The Most Fantastic Genre

[youtube:http://www.youtube.com/watch?v=_ZGqSRtDbEw]

PopCultureShock posted this great little clip about the new Blue Beetle — Mexican-American Jaime Reyes — and Junot Diaz’ Oscar Wao, wherein Diaz notes:

“The most fantastic genre can’t keep up, or refuses to keep up, with how much our country has changed. And so people can dream about aliens, and they can dream about all sorts of things and magical rings, but they can’t dream about brown and black people being protagonists, you know?  It’s remarkable.”

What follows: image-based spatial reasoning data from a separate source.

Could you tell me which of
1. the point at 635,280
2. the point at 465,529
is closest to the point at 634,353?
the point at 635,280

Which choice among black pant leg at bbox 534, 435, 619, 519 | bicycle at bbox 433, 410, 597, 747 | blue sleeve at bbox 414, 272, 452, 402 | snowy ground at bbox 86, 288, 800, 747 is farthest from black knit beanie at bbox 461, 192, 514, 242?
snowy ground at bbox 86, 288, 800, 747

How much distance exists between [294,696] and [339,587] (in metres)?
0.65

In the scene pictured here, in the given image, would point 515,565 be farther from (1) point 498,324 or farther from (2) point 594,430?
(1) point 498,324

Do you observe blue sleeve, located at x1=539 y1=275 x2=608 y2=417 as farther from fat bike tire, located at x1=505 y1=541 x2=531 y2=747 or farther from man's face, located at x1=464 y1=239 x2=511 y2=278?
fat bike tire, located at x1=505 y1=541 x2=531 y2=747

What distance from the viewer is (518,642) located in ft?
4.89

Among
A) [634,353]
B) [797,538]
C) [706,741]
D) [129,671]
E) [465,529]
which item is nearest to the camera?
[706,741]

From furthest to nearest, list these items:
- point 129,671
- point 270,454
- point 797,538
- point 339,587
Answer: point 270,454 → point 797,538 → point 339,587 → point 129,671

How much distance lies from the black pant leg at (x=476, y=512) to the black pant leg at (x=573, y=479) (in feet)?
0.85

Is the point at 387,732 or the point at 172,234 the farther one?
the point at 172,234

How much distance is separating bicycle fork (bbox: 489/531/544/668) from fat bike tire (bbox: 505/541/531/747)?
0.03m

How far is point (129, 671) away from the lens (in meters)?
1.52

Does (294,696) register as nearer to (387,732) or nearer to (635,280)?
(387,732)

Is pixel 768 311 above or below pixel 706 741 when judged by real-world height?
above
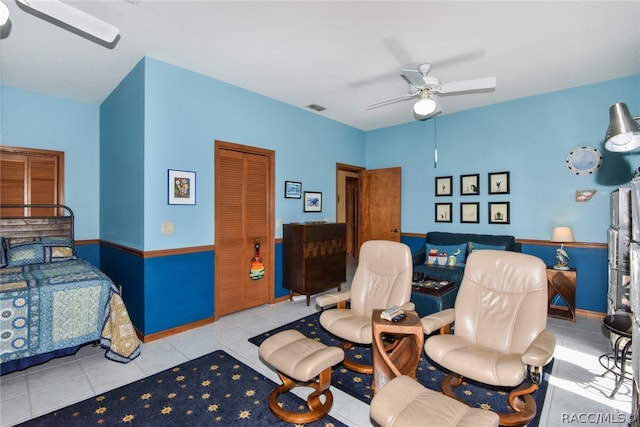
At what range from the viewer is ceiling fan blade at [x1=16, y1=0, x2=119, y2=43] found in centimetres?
188

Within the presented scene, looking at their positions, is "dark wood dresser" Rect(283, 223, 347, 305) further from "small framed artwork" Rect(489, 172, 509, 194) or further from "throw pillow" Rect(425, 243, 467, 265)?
"small framed artwork" Rect(489, 172, 509, 194)

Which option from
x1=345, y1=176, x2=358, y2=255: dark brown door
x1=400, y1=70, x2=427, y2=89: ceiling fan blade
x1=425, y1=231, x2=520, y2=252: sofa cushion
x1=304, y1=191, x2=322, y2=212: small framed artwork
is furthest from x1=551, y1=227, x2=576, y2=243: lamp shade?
x1=345, y1=176, x2=358, y2=255: dark brown door

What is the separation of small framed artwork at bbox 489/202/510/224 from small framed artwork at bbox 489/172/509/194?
20 centimetres

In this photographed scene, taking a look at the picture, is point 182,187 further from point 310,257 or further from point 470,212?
point 470,212

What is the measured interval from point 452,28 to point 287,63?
67.1 inches

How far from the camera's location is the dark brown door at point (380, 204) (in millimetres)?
5812

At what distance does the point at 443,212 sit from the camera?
5293 mm

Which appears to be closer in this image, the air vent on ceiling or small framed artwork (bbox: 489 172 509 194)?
small framed artwork (bbox: 489 172 509 194)

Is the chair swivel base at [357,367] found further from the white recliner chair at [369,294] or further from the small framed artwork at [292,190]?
the small framed artwork at [292,190]

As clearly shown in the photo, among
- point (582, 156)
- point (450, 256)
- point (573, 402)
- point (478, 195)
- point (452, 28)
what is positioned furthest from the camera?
point (478, 195)

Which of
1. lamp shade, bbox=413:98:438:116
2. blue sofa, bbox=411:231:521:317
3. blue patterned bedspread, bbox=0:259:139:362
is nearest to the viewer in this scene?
blue patterned bedspread, bbox=0:259:139:362

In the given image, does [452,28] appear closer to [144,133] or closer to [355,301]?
[355,301]

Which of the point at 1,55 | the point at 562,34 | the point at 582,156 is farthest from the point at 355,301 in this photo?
the point at 1,55

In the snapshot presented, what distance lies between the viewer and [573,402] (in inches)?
86.5
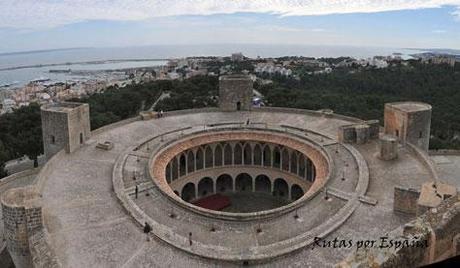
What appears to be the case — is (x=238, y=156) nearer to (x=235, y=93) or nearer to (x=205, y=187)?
(x=205, y=187)

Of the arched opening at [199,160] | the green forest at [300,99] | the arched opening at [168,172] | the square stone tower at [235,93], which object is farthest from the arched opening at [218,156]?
the green forest at [300,99]

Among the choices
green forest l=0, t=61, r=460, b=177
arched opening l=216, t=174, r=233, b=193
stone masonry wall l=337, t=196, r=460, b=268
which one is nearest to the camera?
stone masonry wall l=337, t=196, r=460, b=268

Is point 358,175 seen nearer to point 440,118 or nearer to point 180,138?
point 180,138

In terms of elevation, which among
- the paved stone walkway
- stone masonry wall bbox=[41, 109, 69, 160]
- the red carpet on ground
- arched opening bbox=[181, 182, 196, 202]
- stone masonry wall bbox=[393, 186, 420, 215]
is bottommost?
the red carpet on ground

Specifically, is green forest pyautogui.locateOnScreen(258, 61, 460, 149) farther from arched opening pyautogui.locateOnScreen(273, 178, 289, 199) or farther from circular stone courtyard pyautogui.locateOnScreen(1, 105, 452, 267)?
arched opening pyautogui.locateOnScreen(273, 178, 289, 199)

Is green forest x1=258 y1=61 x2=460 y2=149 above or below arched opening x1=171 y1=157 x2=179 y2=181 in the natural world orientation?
above

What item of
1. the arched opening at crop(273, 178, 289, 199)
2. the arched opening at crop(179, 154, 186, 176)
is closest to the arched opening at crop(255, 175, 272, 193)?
the arched opening at crop(273, 178, 289, 199)
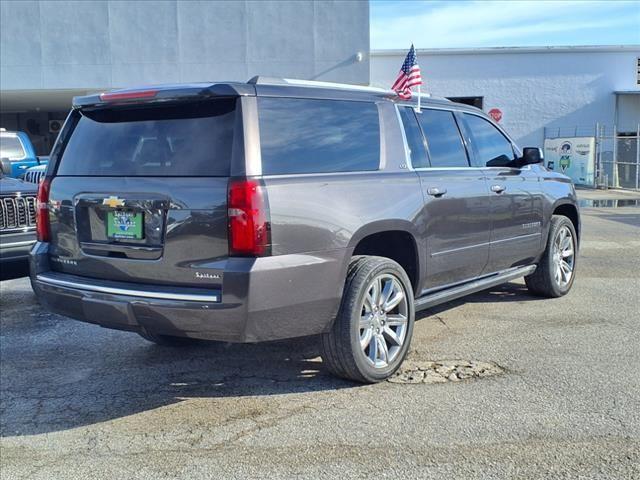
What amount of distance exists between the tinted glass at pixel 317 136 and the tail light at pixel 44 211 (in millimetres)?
1730

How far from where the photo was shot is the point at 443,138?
5.62 meters

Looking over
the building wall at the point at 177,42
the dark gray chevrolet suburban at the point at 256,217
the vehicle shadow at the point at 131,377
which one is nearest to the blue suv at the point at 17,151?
the vehicle shadow at the point at 131,377

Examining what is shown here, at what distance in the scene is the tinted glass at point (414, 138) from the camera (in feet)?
17.0

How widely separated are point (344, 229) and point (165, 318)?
4.02 feet

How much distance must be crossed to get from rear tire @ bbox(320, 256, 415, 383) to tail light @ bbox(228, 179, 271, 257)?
2.73ft

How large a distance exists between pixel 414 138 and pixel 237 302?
2.17 metres

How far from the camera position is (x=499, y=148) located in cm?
640

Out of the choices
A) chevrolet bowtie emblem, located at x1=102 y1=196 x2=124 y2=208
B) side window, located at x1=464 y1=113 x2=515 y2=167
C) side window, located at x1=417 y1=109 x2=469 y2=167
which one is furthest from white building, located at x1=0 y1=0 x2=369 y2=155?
chevrolet bowtie emblem, located at x1=102 y1=196 x2=124 y2=208

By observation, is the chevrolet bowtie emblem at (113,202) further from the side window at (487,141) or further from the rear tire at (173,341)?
the side window at (487,141)

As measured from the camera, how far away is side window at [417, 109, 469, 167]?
214 inches

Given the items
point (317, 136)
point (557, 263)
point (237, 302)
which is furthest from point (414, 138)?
point (557, 263)

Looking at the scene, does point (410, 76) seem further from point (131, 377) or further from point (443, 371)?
point (131, 377)

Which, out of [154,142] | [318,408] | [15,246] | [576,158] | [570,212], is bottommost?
[318,408]

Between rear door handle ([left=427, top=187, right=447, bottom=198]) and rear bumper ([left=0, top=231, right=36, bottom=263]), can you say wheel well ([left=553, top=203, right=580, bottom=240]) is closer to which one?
rear door handle ([left=427, top=187, right=447, bottom=198])
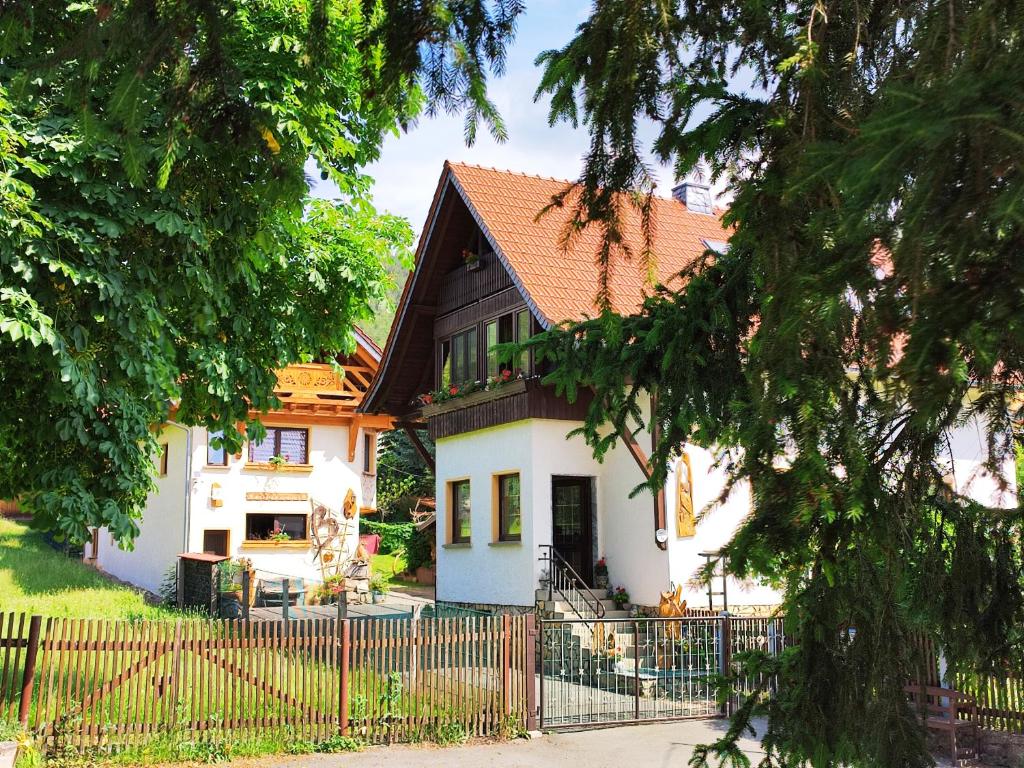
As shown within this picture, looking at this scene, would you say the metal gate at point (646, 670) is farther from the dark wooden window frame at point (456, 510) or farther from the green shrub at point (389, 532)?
the green shrub at point (389, 532)

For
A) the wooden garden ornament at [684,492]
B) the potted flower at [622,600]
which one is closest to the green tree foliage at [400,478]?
the potted flower at [622,600]

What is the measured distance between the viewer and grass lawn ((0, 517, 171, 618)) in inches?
743

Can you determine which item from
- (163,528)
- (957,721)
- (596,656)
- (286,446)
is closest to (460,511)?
(596,656)

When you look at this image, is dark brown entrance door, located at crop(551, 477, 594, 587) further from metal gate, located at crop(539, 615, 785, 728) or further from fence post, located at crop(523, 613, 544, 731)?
fence post, located at crop(523, 613, 544, 731)

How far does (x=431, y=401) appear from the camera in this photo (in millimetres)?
19969

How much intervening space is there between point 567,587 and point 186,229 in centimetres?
1034

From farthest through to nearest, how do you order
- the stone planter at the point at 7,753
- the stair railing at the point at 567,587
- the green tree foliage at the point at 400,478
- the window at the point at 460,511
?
the green tree foliage at the point at 400,478, the window at the point at 460,511, the stair railing at the point at 567,587, the stone planter at the point at 7,753

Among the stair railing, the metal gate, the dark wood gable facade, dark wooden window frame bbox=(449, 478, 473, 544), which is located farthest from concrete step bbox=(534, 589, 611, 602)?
dark wooden window frame bbox=(449, 478, 473, 544)

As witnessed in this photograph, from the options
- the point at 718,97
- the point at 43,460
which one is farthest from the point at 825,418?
the point at 43,460

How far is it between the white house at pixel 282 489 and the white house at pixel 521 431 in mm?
5213

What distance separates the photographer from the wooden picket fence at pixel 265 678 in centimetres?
941

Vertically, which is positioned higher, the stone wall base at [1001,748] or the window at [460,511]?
the window at [460,511]

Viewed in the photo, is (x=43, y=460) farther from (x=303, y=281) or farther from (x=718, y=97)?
(x=718, y=97)

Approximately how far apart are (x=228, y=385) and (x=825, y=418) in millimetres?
8676
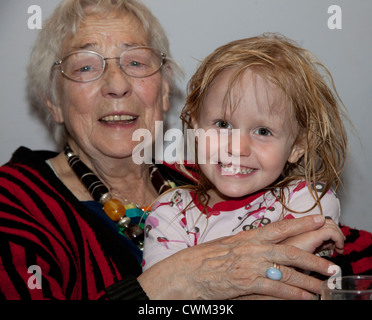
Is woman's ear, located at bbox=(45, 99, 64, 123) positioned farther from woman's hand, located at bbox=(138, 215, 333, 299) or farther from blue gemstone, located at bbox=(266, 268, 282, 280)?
blue gemstone, located at bbox=(266, 268, 282, 280)

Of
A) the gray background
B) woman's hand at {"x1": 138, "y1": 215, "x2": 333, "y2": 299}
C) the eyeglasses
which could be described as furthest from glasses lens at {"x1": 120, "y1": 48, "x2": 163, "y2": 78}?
woman's hand at {"x1": 138, "y1": 215, "x2": 333, "y2": 299}

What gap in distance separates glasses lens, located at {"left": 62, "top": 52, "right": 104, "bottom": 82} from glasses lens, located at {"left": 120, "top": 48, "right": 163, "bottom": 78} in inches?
4.3

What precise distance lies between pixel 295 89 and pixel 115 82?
88 cm

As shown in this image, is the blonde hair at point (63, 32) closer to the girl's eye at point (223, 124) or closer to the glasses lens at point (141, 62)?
the glasses lens at point (141, 62)

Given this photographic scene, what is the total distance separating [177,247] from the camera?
1.93m

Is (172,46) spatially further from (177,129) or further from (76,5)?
(76,5)

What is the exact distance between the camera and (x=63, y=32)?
244 cm

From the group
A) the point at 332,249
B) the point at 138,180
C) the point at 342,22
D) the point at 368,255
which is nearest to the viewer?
the point at 332,249

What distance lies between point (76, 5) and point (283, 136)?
3.93 feet

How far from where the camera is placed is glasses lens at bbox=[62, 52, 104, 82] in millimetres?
2367

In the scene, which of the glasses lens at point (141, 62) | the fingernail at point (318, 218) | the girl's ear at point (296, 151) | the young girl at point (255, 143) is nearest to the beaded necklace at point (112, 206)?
the young girl at point (255, 143)

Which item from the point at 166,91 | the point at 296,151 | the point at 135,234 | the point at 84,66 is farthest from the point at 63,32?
the point at 296,151

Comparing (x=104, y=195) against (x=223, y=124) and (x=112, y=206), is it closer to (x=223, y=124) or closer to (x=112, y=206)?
(x=112, y=206)
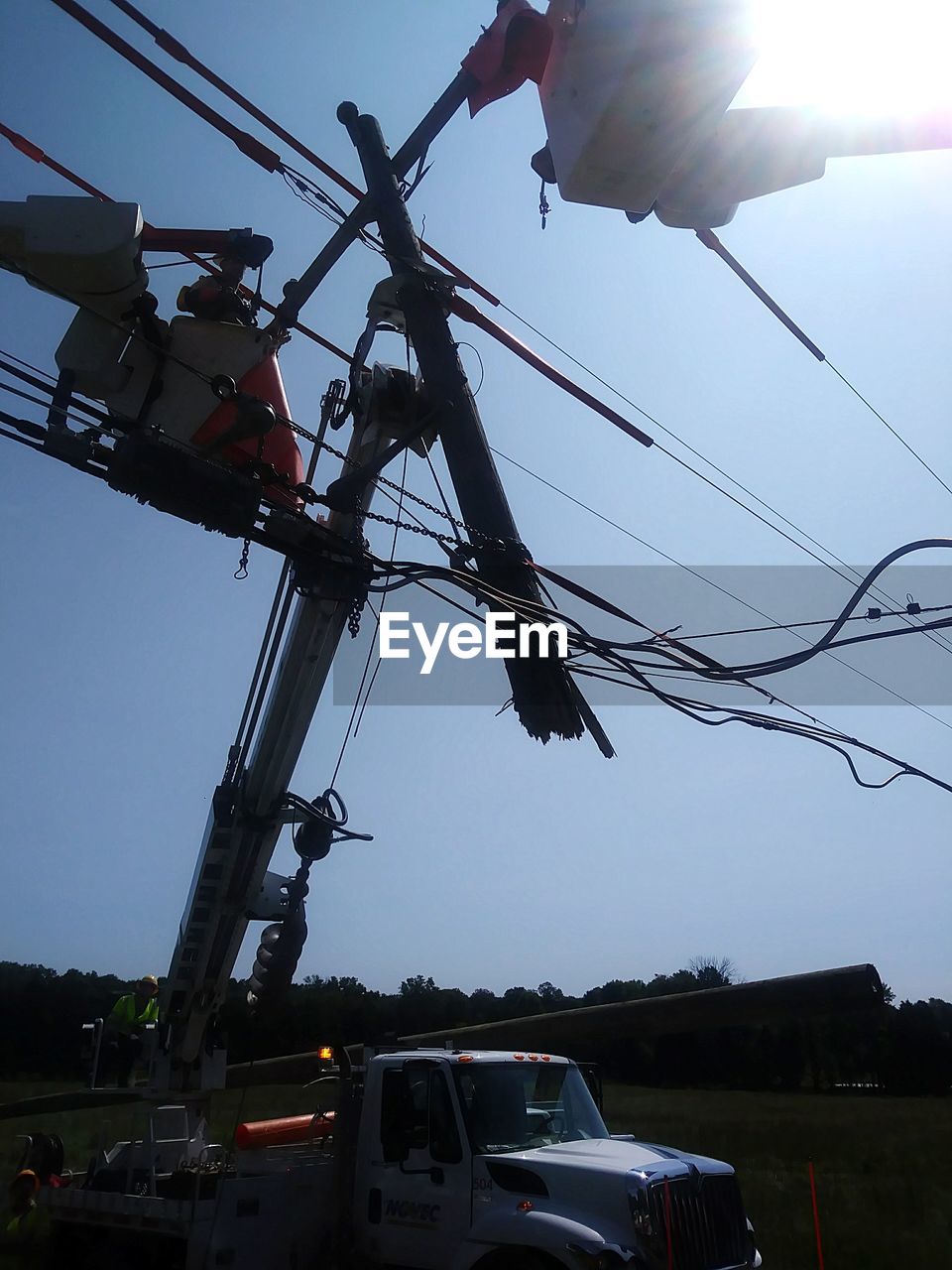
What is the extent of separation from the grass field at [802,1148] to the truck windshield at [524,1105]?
189 cm

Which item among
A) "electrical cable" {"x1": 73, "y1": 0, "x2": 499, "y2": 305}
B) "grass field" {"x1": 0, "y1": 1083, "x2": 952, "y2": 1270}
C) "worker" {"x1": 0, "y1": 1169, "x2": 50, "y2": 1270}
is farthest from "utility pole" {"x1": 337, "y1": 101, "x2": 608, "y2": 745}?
"worker" {"x1": 0, "y1": 1169, "x2": 50, "y2": 1270}

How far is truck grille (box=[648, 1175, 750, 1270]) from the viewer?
6.76 meters

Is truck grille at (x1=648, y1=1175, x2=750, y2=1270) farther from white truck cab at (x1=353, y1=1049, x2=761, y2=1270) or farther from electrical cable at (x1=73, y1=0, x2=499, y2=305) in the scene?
electrical cable at (x1=73, y1=0, x2=499, y2=305)

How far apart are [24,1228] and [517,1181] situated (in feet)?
16.1

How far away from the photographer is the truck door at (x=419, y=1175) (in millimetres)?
7223

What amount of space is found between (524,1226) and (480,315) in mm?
7177

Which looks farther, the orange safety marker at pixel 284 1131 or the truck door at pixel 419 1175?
the orange safety marker at pixel 284 1131

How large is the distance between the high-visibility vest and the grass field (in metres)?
0.72

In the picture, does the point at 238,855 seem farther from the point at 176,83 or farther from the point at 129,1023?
the point at 176,83

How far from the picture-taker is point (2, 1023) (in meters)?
16.1

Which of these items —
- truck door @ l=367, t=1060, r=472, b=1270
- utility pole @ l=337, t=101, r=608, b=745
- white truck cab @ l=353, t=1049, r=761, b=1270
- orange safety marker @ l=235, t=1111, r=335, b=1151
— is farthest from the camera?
orange safety marker @ l=235, t=1111, r=335, b=1151

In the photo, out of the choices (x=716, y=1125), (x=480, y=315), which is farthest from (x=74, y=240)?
(x=716, y=1125)

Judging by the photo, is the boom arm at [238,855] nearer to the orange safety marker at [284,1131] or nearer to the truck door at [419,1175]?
the orange safety marker at [284,1131]

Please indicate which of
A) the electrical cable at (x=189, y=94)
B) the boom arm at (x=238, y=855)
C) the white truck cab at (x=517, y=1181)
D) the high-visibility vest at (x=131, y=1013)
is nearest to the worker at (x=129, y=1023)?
the high-visibility vest at (x=131, y=1013)
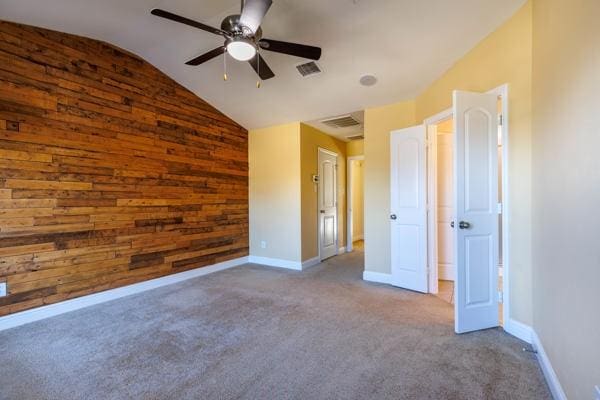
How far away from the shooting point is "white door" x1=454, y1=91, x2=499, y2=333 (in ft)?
8.11

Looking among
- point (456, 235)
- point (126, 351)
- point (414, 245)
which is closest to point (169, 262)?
point (126, 351)

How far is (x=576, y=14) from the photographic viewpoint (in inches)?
60.1

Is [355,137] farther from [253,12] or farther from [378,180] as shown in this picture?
→ [253,12]

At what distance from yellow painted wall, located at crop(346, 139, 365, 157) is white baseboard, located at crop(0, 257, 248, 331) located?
12.4 ft

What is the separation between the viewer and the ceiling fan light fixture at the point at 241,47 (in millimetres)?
1994

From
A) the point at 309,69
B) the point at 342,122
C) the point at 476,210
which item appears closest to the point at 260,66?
the point at 309,69

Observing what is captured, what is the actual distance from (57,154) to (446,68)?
4.43m

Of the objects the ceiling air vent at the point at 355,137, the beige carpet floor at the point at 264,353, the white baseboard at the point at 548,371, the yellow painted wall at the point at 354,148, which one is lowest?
the beige carpet floor at the point at 264,353

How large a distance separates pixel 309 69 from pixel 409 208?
2209 mm

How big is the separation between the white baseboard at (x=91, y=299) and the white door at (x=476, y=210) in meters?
3.61

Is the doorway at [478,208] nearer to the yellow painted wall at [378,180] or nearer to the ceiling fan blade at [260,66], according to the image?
the yellow painted wall at [378,180]

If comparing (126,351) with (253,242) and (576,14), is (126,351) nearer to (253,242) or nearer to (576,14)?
(253,242)

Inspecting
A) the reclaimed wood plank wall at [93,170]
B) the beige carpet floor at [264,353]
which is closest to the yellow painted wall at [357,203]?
the reclaimed wood plank wall at [93,170]

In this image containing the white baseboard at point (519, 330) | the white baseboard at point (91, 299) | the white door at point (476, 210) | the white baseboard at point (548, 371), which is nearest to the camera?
the white baseboard at point (548, 371)
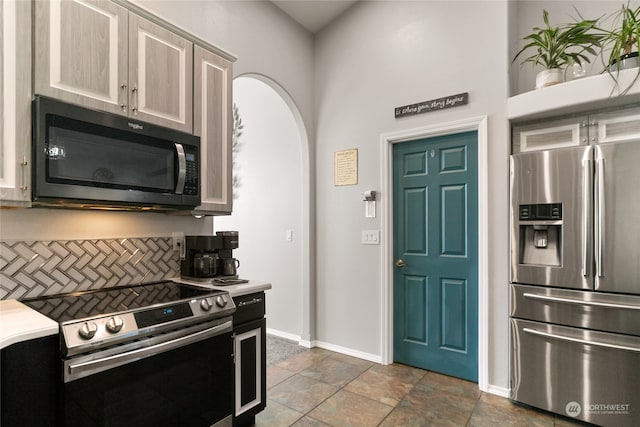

Diversity in comics remains a tough slog — Firestorm was cancelled, Blue Beetle doesn’t sell very well and what ever happened to the much-hyped lesbian Batwoman series? — and the DC Universe has historically been much whiter than Marvel’s, but the first two years of Blue Beetle proved that minority superheroes could carry a series — from a quality perspective, at least — as long as the writer and artist focused on telling good, entertaining stories.

Speaking of magical rings, I think it’s ironic that an entire generation will grow up knowing the Green Lantern as a black man, John Stewart, thanks to the popular Justice League cartoon that featured him, watched by more kids combined than have probably ever picked up a copy of the print adventures of the paler Hal Jordan, Kyle Rayner, et al. Of course, the Green Lantern movie tentatively scheduled for next year is slated to feature Jordan.

Makes you wonder what the trickle-down cultural effects of a President Obama could be?